Radioactive waste threat to Kakadu

March 15, 1995

By Pip Hinman

Energy Resources of Australia, the operator of the Ranger uranium mine in Kakadu in the Northern Territory, announced on March 9 that it intends to release radioactive water into nearby Magela Creek. ERA has been given permission to pollute this World Heritage wetlands area by the federal government, the Office of the Supervising Scientist and the NT acting mines and energy minister, Fred Finch.

A request for an injunction to stop the release, sought by five traditional owners, will be heard by the Supreme Court on March 16.

ERA argues that the release of contaminated water from Retention Pond 2, for the first time in Ranger's 15-year history, is unavoidable because of the near-record wet season. "For this very reason, release standards were set and approved in 1985, defining the safe maximum amounts of contaminants permitted to enter the Magela Creek system", said Finch.

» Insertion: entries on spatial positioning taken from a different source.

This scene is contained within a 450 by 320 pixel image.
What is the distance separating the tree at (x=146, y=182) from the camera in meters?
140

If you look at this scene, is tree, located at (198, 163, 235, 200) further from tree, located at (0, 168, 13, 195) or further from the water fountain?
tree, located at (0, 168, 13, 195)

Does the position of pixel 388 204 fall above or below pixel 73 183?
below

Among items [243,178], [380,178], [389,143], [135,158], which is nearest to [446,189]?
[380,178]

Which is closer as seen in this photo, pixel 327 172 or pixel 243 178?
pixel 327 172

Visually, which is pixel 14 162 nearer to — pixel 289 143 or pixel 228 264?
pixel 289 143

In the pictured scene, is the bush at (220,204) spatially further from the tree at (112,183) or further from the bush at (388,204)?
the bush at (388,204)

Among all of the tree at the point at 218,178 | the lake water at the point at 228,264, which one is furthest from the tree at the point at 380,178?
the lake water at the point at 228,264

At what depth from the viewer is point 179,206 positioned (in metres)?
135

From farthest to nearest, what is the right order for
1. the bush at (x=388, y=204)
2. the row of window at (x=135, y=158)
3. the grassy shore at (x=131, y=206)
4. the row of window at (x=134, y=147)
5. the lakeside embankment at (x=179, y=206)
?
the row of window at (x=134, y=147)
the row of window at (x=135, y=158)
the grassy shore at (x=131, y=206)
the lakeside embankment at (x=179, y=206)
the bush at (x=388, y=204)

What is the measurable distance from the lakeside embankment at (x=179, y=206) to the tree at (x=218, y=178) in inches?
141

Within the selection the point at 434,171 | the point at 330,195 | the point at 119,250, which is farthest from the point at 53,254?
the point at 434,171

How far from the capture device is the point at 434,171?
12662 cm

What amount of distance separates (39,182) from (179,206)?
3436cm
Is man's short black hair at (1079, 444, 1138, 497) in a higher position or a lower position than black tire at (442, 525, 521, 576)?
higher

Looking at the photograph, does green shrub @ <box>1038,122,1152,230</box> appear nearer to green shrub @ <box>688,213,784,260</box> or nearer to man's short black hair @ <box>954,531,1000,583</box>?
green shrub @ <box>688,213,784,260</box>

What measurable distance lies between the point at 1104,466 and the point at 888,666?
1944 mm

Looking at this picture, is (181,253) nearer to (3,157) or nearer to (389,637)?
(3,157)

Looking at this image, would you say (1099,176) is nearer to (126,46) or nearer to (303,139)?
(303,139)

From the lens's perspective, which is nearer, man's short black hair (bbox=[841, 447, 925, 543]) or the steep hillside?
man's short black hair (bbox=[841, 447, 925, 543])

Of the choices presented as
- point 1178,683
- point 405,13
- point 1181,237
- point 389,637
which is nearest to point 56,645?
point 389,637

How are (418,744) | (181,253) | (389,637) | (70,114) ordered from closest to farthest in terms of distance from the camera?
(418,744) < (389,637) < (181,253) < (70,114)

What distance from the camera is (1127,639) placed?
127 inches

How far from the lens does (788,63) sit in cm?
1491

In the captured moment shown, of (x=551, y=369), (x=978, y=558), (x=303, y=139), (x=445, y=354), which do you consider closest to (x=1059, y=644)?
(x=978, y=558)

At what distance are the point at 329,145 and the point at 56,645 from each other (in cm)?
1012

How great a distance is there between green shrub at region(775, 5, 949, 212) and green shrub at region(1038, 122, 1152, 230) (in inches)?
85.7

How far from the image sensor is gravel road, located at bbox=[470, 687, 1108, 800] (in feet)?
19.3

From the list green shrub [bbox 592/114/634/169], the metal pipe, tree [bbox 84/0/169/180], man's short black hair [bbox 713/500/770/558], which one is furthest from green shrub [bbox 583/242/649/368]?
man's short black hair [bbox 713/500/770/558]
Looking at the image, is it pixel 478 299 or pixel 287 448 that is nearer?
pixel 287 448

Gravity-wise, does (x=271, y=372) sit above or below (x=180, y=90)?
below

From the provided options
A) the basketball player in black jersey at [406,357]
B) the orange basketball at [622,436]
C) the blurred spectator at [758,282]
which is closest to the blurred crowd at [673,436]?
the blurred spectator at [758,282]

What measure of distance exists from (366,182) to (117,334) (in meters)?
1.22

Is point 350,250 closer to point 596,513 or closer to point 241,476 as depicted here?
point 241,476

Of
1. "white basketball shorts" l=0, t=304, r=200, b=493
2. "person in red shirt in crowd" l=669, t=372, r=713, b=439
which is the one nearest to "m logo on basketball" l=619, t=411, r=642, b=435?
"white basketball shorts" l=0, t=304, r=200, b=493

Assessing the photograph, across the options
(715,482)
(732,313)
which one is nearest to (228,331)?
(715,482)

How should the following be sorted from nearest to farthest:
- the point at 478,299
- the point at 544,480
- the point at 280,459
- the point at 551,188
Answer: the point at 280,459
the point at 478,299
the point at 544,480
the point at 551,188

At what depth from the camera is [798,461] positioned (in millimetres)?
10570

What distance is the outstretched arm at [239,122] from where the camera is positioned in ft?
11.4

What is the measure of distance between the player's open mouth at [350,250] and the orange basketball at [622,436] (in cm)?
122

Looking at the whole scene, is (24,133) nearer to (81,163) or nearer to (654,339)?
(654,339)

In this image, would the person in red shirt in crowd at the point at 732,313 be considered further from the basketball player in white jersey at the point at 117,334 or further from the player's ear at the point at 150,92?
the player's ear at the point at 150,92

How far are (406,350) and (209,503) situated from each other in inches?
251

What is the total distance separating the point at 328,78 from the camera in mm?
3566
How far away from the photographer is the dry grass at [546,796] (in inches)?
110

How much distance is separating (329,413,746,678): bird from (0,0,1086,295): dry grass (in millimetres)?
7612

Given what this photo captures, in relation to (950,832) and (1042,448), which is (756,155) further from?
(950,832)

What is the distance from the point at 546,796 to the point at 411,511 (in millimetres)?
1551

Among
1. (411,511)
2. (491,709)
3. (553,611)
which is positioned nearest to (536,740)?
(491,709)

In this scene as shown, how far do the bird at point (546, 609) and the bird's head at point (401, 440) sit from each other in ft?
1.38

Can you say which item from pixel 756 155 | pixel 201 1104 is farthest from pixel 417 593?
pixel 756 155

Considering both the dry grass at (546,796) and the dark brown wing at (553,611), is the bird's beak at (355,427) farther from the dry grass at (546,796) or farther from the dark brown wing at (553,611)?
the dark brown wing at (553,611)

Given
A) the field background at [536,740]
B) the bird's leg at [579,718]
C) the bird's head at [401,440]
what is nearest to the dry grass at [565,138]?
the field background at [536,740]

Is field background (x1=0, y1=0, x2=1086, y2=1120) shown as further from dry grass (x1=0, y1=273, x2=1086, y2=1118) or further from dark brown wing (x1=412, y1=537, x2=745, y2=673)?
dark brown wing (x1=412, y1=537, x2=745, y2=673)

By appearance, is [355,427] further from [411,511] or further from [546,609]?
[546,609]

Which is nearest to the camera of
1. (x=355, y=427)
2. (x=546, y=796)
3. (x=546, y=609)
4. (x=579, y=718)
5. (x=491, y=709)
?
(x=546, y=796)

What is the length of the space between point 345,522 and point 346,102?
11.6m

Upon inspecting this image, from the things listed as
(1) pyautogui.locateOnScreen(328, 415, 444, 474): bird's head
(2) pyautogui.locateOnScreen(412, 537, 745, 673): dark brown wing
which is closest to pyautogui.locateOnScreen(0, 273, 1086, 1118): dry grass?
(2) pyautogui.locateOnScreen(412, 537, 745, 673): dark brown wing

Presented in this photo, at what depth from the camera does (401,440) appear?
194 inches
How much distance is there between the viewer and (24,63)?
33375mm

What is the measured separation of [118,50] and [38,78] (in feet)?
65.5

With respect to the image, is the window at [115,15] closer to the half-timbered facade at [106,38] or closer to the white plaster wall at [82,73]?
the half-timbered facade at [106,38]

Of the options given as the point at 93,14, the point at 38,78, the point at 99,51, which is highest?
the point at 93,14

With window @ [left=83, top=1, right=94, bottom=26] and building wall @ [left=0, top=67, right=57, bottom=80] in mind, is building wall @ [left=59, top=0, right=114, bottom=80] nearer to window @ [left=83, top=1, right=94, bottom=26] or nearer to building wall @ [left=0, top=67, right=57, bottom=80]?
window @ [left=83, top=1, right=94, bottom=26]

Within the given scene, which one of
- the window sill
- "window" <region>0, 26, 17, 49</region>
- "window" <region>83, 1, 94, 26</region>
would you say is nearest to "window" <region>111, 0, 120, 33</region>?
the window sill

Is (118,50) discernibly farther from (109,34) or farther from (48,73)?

Finch argues that the wastes will be diluted to a virtually undetectable level. "With creek flows of this nature, the water is not only safe but is guaranteed to reach the ocean." The minister caused further controversy when he said he would be "very happy" to drink the diluted water.

NT Medical Association for the Prevention of War (MAPW) spokesperson Philip Nitschke described Finch's comments as "foolish" and "irresponsible". "There is no 'safe' level for the ingestion of radioactive materials, and it is an accepted medical principle that humans should be exposed as little radiation as possible."

MAPW has called on the federal government to publicly release information about the nature of the contamination, and in particular their half-lives, the quantities of each of the isotopes to be released, and the expected distribution of contaminants across the flood plain. "When this information is made public, the broader community will be in a better position to assess whether it supports such an environmentally irresponsible act."

According to the NT Environment Centre's (NTEC) Richard Ledgar, Ranger was originally designed as a no release mine, but due to design faults ERA has consistently sought to release. "The natural environment should not have to pay for poor design. This is an ongoing, long-term problem which will not be solved by this release."

The NTEC is concerned that a release approval would set a dangerous precedent and represent a major weakening in the environmental safeguards protecting the World Heritage wetlands of Kakadu. "These pollutants do not just dissolve in water and disappear. They lodge in the food chain and accumulate."

The NT government has been attempting to play some of the traditional owners off against each other, saying it had received "mixed reactions" to ERA's release application. However, Northern Land Council chairperson Galarrwuy Yunupingu said on March 9, "Aboriginal people oppose the release because they are worried about their water and food supply. What would happen if Retention Pond 2 water was released into Darwin's water supply. Wouldn't the people of Darwin be outraged and rightly concerned about the effects? That is exactly how the people downstream of the pond are taking the news — they feel they are being forced out."

According to the Land Council and the NTEC, ERA has alternatives which will keep the contaminants within the restricted release zone. For instance, ERA could release excess water into the empty pit of the ore body, which was mined out last December. "Water management has always been a problem at Ranger and approval for this release will allow ERA to sidestep its obligations and to go for the cheap option. The only long-term solution is to immediately cease production, close and rehabilitate the Ranger mine site", concluded the NTEC.